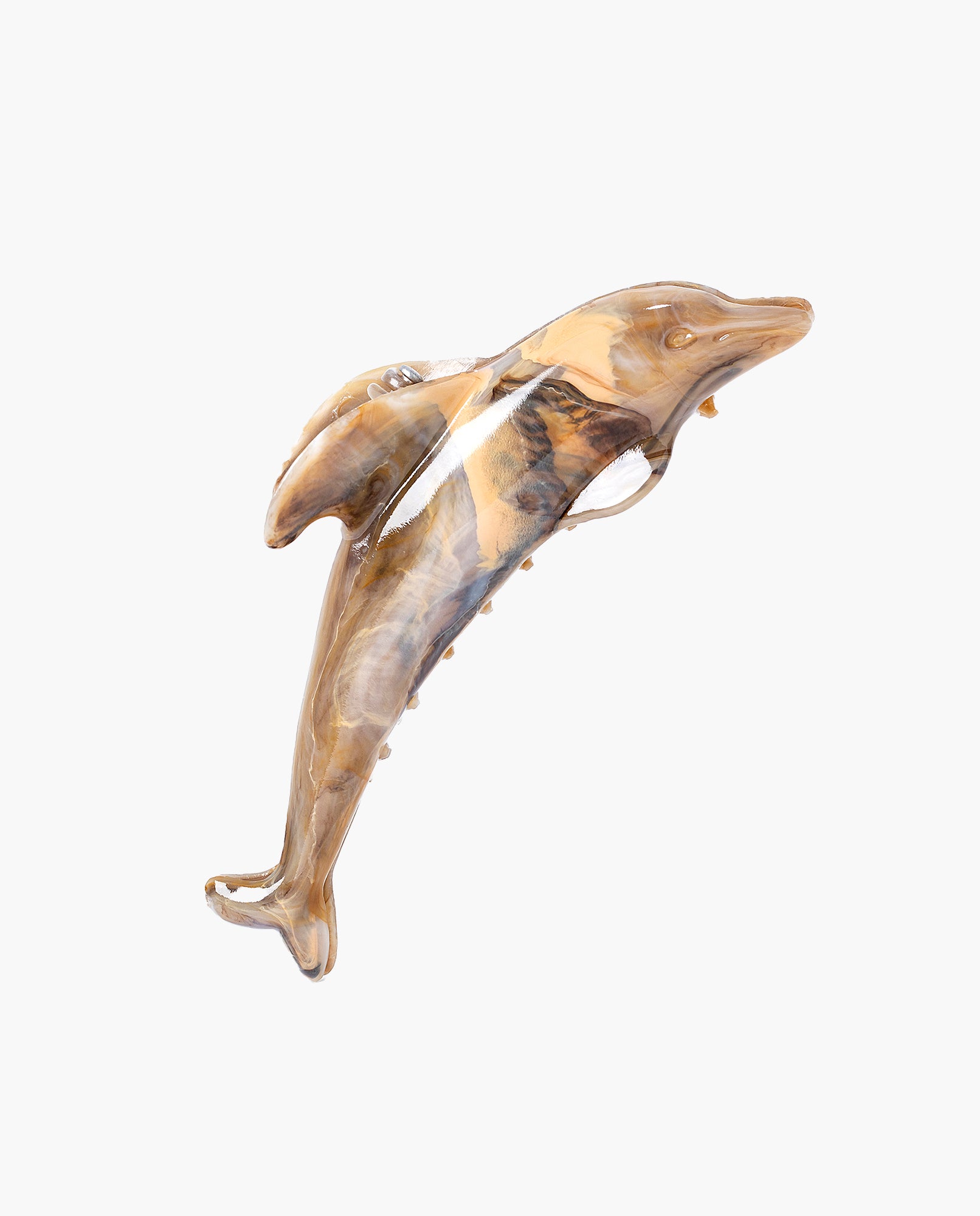 marron2_2048x.jpg?v=1688030353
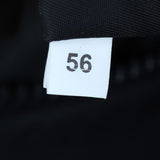 Prada Linea Rossa Padded Recycled-Shell Backpack Date Code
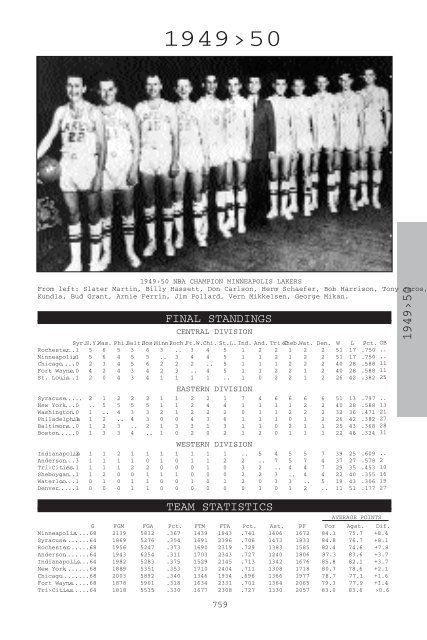 Leo Mogus's Instagram, Twitter & Facebook on IDCrawl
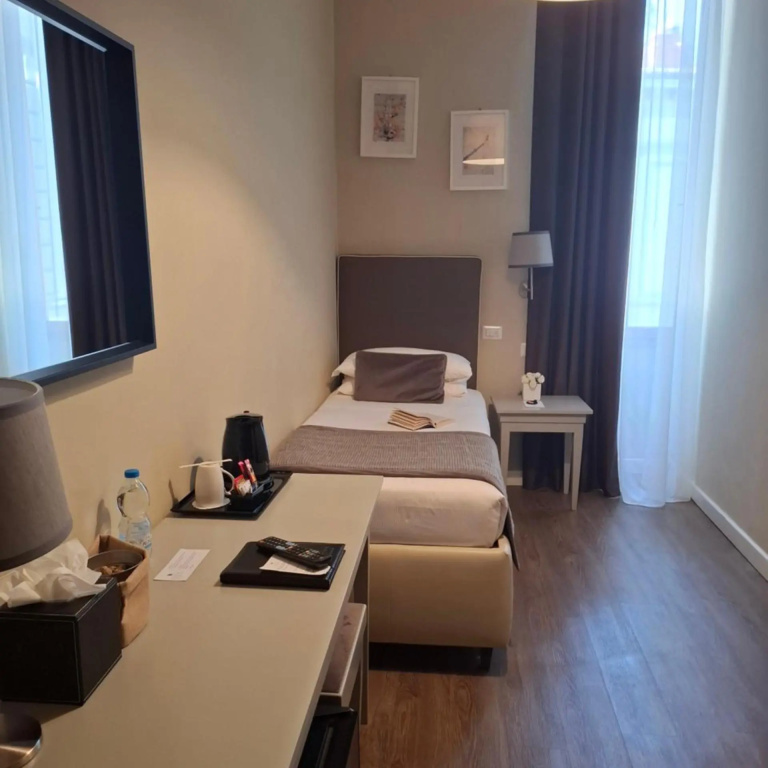 Hotel photo 42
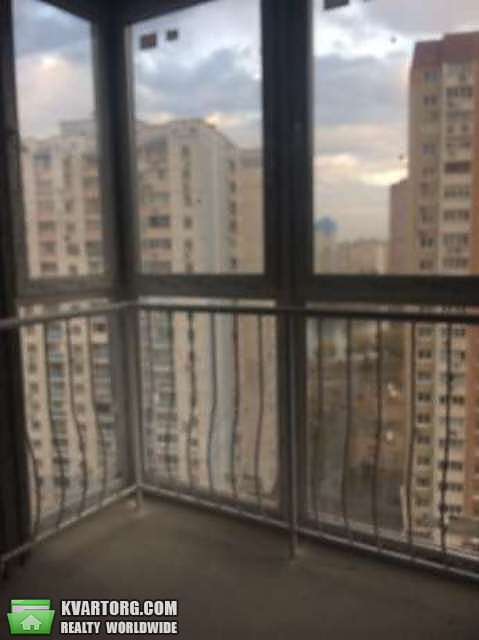 Sell 2-room apartment. Киев,  Драгоманова — photo 9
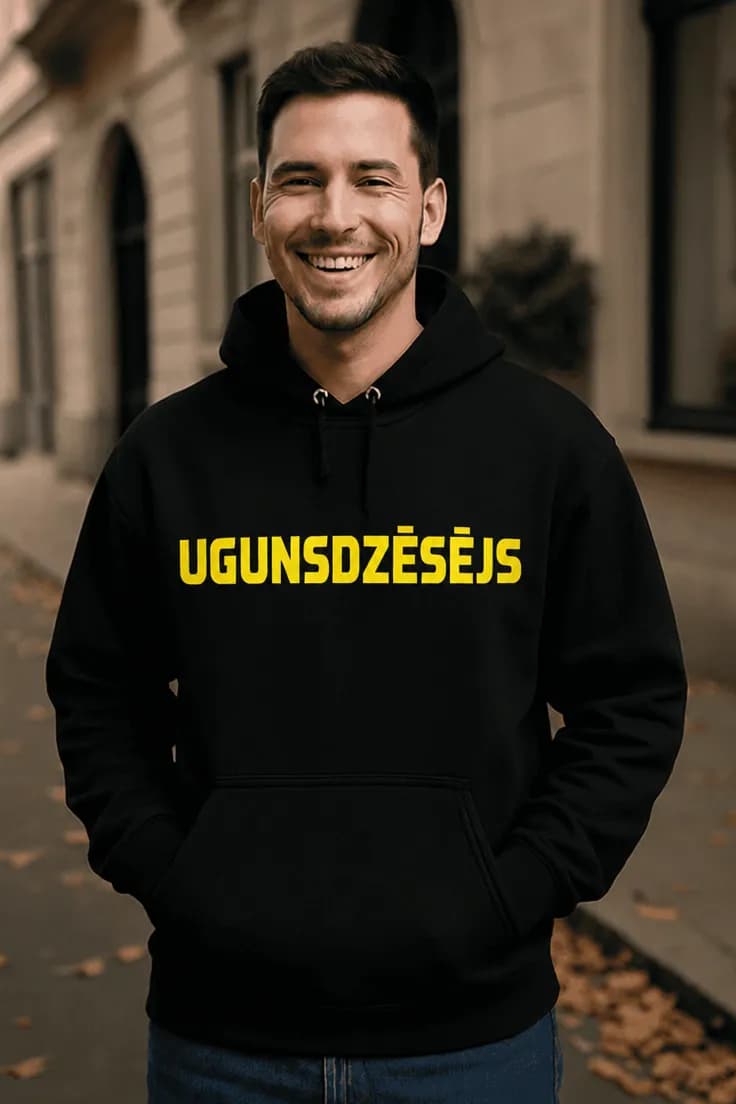 Produkta attēls 1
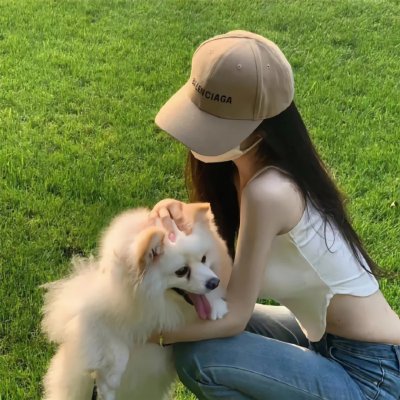 对不起,我磕到你了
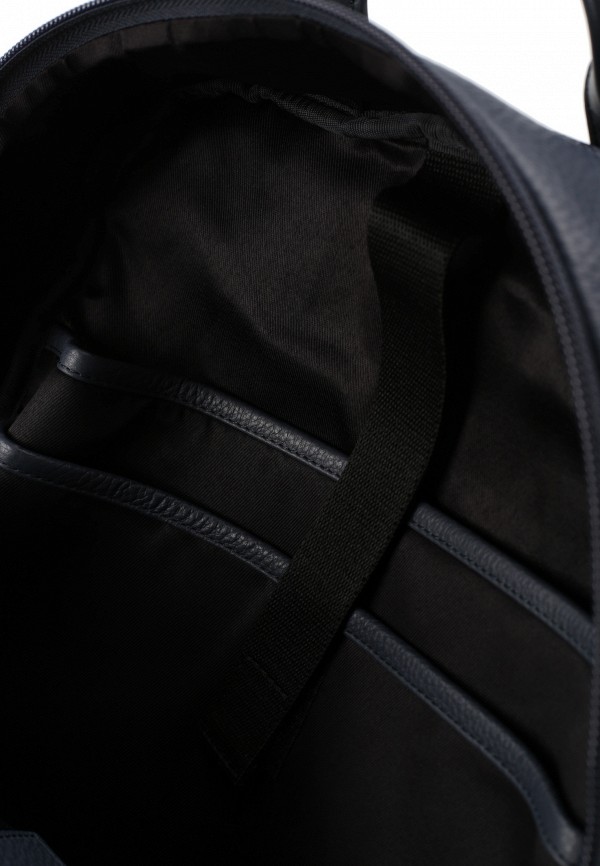 Billionaire Рюкзак - фото 3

> EXERCISE REQUIREMENTS: Retype the text of every entry above, character for character, and leave the pictures out of your answer.

> SOLUTION FOR THIS EXERCISE:
 marron2_2048x.jpg?v=1688030353
 Prada Linea Rossa Padded Recycled-Shell Backpack Date Code
 Leo Mogus's Instagram, Twitter & Facebook on IDCrawl
 Hotel photo 42
 Sell 2-room apartment. Киев,  Драгоманова — photo 9
 Produkta attēls 1
 对不起,我磕到你了
 Billionaire Рюкзак - фото 3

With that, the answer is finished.